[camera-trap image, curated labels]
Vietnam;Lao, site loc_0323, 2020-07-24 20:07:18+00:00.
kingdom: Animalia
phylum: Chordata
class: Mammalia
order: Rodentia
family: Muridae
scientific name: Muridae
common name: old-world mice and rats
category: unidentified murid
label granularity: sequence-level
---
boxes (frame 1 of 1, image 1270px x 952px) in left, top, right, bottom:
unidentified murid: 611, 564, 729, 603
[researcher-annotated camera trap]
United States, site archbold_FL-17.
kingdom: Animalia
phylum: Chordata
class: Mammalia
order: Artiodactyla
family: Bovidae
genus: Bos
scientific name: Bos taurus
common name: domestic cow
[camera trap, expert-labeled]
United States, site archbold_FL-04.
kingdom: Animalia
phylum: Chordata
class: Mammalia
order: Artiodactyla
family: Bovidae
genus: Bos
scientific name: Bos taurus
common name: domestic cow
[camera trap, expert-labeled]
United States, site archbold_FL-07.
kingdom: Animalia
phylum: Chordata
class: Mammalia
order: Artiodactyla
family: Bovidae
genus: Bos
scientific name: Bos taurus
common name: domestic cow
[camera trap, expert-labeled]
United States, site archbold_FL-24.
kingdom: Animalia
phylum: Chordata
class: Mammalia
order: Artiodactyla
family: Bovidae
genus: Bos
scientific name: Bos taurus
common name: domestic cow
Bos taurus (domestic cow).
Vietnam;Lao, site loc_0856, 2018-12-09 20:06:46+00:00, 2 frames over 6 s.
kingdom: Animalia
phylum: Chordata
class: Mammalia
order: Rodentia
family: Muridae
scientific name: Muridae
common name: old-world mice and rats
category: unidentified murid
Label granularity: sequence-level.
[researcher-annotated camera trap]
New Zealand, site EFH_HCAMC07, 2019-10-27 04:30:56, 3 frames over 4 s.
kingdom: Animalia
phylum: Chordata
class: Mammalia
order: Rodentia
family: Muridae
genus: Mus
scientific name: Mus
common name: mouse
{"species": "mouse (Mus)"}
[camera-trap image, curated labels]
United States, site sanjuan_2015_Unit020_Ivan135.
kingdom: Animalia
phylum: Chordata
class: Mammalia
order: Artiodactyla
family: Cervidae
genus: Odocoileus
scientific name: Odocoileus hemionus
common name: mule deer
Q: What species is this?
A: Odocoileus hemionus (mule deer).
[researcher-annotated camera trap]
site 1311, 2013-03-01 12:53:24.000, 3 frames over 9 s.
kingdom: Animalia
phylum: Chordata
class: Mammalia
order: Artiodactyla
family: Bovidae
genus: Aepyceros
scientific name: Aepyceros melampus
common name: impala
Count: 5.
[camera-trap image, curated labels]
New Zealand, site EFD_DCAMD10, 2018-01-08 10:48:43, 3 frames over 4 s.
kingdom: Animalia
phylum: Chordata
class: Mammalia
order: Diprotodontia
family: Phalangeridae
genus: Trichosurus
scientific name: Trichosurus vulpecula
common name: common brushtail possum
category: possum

================

* Work instructions *
Please return all lines from the records that hold the word "level".

* Result of the task *
label granularity: sequence-level
Label granularity: sequence-level.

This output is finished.